Liquid Alternatives: Panacea, or Just a Pain?
For more than a decade, liquid-alternative funds in the US have underperformed broad indices tracking the equity and fixed income markets.
KEY TAKEAWAYS
- Liquid-alt investments claim they deliver higher potential returns and lower correlations to stocks and bonds—but have fallen short.
- From June 2006 to June 2022, they underperformed broad indices with higher volatility than fixed income.
- Investors seeking to increase expected returns and manage risk may do so more reliably using diversified stock and bond strategies.
In the face of broad equity and fixed income market downturns, some investors may be tempted by the siren call of alternatives. These investments may include liquid alternatives, or “liquid alts,” a subset of fund and ETF investments that offer easier-to-access exposure to alternative strategies while enticing investors with claims about higher potential returns and lower correlations to stocks and bonds.
Our data show that for more than a decade, liquid-alts funds in the US have underperformed broad indices tracking the equity and fixed income markets. And liquid alts may do little to diversify a portfolio composed of stocks and bonds, given that many hold a subset of these traditional asset classes.

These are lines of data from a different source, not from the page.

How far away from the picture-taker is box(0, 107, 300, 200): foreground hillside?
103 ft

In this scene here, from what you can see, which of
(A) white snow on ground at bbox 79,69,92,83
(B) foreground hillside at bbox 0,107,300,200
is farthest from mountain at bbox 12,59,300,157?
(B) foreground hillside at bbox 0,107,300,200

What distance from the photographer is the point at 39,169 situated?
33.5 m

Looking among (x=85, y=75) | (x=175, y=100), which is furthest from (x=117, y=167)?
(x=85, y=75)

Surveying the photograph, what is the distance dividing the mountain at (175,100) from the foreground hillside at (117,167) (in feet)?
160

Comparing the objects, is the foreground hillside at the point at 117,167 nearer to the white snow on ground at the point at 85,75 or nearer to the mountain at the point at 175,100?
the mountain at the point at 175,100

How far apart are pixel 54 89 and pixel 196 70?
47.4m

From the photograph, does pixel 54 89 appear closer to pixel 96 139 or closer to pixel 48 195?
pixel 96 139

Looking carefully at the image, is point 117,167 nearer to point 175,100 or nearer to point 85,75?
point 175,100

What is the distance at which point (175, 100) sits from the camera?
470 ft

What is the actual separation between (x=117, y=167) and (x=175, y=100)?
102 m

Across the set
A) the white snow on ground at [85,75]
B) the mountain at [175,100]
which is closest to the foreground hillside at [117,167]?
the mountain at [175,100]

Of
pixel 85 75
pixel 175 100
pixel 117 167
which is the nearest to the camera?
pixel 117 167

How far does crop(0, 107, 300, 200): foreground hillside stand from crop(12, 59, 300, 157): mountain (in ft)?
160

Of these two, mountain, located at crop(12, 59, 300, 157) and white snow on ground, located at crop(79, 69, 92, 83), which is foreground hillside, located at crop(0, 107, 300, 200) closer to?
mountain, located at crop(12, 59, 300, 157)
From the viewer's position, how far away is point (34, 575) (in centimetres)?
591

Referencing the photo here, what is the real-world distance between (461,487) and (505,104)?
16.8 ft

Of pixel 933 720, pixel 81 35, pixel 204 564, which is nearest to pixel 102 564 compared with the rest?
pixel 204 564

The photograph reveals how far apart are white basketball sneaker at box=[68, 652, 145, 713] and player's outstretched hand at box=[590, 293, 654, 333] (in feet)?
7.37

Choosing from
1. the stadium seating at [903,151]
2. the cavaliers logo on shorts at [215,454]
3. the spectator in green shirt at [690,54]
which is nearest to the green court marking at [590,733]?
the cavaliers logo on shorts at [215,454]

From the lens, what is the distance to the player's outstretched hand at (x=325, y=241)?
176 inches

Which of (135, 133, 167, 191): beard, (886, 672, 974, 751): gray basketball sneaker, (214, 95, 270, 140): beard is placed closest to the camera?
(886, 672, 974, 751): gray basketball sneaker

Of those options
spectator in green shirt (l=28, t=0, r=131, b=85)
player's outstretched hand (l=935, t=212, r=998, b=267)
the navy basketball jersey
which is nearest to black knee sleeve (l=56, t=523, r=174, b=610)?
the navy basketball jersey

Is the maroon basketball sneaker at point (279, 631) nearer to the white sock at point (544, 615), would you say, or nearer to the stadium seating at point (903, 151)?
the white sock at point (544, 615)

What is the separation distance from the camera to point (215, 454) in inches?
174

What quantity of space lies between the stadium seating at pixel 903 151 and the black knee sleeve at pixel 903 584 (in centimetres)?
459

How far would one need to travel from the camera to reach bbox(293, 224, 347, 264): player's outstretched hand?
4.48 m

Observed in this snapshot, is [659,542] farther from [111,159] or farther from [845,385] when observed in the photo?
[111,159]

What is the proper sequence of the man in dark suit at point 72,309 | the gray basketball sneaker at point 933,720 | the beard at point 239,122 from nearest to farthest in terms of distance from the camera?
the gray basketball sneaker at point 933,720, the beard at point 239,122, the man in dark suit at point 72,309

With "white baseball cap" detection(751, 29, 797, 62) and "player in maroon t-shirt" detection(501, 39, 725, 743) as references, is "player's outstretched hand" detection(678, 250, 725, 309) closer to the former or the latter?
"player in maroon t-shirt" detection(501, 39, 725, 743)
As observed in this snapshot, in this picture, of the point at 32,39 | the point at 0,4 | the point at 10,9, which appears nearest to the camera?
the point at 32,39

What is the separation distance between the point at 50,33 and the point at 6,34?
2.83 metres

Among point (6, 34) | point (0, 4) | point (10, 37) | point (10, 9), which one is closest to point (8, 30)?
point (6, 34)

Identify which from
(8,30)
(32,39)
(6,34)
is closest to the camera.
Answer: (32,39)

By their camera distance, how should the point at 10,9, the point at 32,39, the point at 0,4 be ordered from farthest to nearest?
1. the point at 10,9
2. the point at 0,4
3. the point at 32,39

As seen in Exhibit 1, the US liquid-alts space has grown steadily over the past 16 years, from roughly 20 funds in 2006 to more than 100 in 2022.
EXHIBIT 1
Alternative Reality
Number of liquid-alternative mutual funds in the US, June 2006–June 2022
The increasing popularity of liquid alts cannot be traced to strong fund performance. Exhibit 2 shows that the annualized return for these strategies trailed that of global stocks by 4.2 percentage points and global bonds by 1.7 percentage points from June 2006 to June 2022. Only against one-month US Treasury Bills did liquid alts manage to eke out a slight return advantage—but with 10 times higher volatility. Substantial costs for liquid alts were likely a factor in their disappointing performance: The category’s weighted average expense ratio was 1.6%, with average annual turnover of 187%.1
EXHIBIT 2
High and Dry
Performance and characteristics of liquid-alternative funds in the US vs. traditional stock and bond indices, June 2006–June 2022
We believe investments belong in an investor’s asset allocation when they satisfy one of two roles: increasing expected return or managing risk. We believe the performance of liquid alts doesn’t check the box for the former and that their ability to fulfill the latter is questionable. Fixed income investments are better suited for reducing return volatility than liquid alts, given the latter have had close to 50% more volatility than global bonds.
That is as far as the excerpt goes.